On our first day, we were greeted by mountainous stacks of poems to sort through; our first task was to chronologically organize them. While Justiss was organized in his creating of the poetry (he dated and numbered nearly all of them very methodologically), the way in which they arrived to us was rather disorganized. We initially had to paperclip all the corresponding dates together, as they were in a random order. In one stack, we would find one random week in October of 2002, and then all of a sudden you would turn to July 1997. In addition to grouping them by date, the poems were organized in the order in which he wrote them (e.g. the last poem he wrote in a series would be on the top, and number one would be on the bottom). Sometimes poems would be missing from a certain day, but even days or months would not appear in our collection. Several thousand paperclips and roughly four months later, the poems were chronologically organized into file boxes.
Eventually, once all the poems were organized, we started a spreadsheet to inventory them. Each year had its own file box, and we would take the poems out and record the date, the number of poems written, and then the actual physical number of poems we had available to us (since we were missing some, and sometimes had undated and unnumbered extra poems). By doing the inventory after chronologically organizing the poems, we could double-check and make sure nothing was organized incorrectly. After the poems were inventoried, we began to scan them (which produced PDFs).
At first, we were not sure about the method in which we wanted to scan the poems. We had the option to scan with a state-of-the-art scanner, the BookEye, and a more regular method of scanning using an ordinary copy machine. We did several tests using the BookEye, but we could only scan one page at a time, and decided that we wanted quantity over quality. We used a scanner that could scan around 50 pages at a time, which was helpful, seeing as we had over 13,000 poems to record digitally. The entirety of the scanning work was done over three months.
We are currently in the stage of converting the PDF files (which serve as digital copies of the original physical works) into text files. We convert the poems from PDFs to Word documents through a program called ABBYY (ABBYY is the name of the software company, and the program). It converts the symbols of the typed letters into a text file. However, it did present some issues as you need to train it to be familiarized with the font. In our case, since the poems were written on a typewriter, there are ink splotches and other errors it had to become accustomed to. There was also the issue of letter replacement. Occasionally in Justiss’s collection, a certain letter would break on his keyboard, and he would replace it with a different symbol. Most notably, he replaced Es with dashes (e.g. th-) for a period of time, and Rs with 5s at another time. These replaced letters have to be entered manually into the RTFs, as training ABBYY to recognize them as an entirely different letter would not be beneficial when those symbols (such as the hyphen) were used in their original context. For some years the type-script is less faded than others, and ABBYY has an easy time converting them. In other cases we have to switch to hand-transcribing the poems because ABBYY cannot read them.

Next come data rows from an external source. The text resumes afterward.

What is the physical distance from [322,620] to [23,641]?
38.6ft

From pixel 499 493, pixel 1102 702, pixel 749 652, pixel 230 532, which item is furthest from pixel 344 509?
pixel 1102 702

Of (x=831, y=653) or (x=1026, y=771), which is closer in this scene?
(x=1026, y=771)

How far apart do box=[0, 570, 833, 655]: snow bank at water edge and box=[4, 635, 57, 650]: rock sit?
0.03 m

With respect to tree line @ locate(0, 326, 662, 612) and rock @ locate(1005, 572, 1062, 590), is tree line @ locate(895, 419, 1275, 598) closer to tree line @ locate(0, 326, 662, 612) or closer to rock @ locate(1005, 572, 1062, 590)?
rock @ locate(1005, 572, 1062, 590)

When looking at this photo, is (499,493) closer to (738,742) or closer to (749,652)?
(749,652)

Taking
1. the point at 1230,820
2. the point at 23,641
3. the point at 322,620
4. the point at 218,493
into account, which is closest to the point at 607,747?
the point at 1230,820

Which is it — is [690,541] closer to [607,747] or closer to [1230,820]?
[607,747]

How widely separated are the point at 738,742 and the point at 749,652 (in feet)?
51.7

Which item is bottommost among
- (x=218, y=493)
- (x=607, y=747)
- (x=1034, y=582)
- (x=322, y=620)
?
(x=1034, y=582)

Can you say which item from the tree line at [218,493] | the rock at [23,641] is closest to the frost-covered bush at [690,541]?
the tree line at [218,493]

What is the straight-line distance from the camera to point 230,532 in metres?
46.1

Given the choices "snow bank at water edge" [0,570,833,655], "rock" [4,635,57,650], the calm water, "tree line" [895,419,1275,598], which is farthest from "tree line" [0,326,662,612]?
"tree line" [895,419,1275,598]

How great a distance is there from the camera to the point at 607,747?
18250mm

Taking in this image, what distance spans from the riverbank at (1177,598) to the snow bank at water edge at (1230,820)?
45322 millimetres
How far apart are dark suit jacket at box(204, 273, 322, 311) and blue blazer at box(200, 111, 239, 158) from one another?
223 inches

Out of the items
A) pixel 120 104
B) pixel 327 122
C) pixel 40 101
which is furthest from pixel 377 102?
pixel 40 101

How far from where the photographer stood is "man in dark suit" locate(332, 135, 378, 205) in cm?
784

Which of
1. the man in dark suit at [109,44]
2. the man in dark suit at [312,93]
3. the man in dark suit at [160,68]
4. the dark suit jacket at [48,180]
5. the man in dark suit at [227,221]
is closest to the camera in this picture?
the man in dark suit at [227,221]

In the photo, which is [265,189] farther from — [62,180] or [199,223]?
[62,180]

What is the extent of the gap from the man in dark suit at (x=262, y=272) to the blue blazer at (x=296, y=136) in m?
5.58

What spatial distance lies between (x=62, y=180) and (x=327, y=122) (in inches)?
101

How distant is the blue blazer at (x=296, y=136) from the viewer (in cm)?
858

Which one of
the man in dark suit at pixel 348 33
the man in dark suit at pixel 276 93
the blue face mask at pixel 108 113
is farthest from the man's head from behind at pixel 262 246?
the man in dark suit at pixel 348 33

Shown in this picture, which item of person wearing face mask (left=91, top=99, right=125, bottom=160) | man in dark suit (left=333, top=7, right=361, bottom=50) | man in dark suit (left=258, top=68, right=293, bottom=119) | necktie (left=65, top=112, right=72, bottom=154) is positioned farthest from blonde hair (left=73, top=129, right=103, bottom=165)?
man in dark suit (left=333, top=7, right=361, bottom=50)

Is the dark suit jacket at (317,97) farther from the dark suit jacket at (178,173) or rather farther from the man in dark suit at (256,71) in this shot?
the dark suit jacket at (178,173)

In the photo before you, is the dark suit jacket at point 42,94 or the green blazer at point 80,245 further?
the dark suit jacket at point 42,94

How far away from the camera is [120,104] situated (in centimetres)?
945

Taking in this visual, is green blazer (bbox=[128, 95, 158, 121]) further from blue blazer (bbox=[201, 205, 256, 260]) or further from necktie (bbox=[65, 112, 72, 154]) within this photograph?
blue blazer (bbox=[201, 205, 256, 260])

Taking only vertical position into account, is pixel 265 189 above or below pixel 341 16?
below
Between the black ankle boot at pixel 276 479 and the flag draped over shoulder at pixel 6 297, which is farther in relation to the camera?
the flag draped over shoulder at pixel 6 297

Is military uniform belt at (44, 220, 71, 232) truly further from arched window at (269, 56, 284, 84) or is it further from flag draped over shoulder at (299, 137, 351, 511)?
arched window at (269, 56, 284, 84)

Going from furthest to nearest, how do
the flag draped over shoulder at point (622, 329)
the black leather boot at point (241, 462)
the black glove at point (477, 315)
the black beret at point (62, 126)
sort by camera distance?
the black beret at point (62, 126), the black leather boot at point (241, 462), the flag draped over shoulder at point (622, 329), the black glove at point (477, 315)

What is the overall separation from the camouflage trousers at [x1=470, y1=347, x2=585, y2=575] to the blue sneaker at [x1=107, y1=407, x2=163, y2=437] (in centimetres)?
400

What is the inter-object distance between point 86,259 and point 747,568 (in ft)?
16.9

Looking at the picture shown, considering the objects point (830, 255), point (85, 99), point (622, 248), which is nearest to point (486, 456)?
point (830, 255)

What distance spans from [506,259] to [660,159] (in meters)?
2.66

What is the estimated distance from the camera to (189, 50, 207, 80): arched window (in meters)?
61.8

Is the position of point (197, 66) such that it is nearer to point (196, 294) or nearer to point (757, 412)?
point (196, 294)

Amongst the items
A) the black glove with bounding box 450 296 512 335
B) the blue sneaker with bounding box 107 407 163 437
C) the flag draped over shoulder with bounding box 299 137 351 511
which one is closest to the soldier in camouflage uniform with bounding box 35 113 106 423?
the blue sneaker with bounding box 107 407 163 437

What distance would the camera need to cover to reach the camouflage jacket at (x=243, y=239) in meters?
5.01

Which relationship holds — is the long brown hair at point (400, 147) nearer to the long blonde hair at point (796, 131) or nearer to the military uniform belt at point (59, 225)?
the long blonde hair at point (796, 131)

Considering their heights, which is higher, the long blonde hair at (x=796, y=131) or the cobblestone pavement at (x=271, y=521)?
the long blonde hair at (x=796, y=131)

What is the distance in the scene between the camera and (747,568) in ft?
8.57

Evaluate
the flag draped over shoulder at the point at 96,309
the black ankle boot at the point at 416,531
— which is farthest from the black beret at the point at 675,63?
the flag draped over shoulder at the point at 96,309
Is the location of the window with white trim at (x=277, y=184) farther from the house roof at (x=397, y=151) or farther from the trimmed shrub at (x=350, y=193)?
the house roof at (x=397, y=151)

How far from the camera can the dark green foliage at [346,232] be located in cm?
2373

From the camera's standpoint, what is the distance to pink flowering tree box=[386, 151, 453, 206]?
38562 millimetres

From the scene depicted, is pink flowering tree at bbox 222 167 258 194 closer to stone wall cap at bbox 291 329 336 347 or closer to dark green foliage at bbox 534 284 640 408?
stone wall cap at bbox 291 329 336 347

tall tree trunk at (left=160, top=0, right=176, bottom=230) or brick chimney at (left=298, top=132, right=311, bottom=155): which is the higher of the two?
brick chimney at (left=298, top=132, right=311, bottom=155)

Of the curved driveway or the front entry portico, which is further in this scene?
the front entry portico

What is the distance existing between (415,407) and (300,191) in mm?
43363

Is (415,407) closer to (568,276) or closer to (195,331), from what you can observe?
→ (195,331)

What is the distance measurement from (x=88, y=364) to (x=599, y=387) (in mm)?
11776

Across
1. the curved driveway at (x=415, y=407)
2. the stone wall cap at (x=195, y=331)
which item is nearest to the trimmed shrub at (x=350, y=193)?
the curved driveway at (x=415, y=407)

The text files serve as our corrected and annotated versions of the poems. If we find something written that we cannot decipher, we underline it. When we come across wrong grammar, we change it to the correct grammar. When we find misspelled words, we correct them. We are doing this so that analytical software programs such as LIWC and WordSmith are able to “read” the poems. They have to be in correct English for that to be done effectively, and this will be required for our analysis goals. Once we have all the text files, they can easily be converted into text files, which is the format in which the text analysis software will be able to “read” the poems. From there, LIWC and WordSmith can help us find patterns in Justiss’s written word, whether they be linguistic, literary, psychological, or otherwise.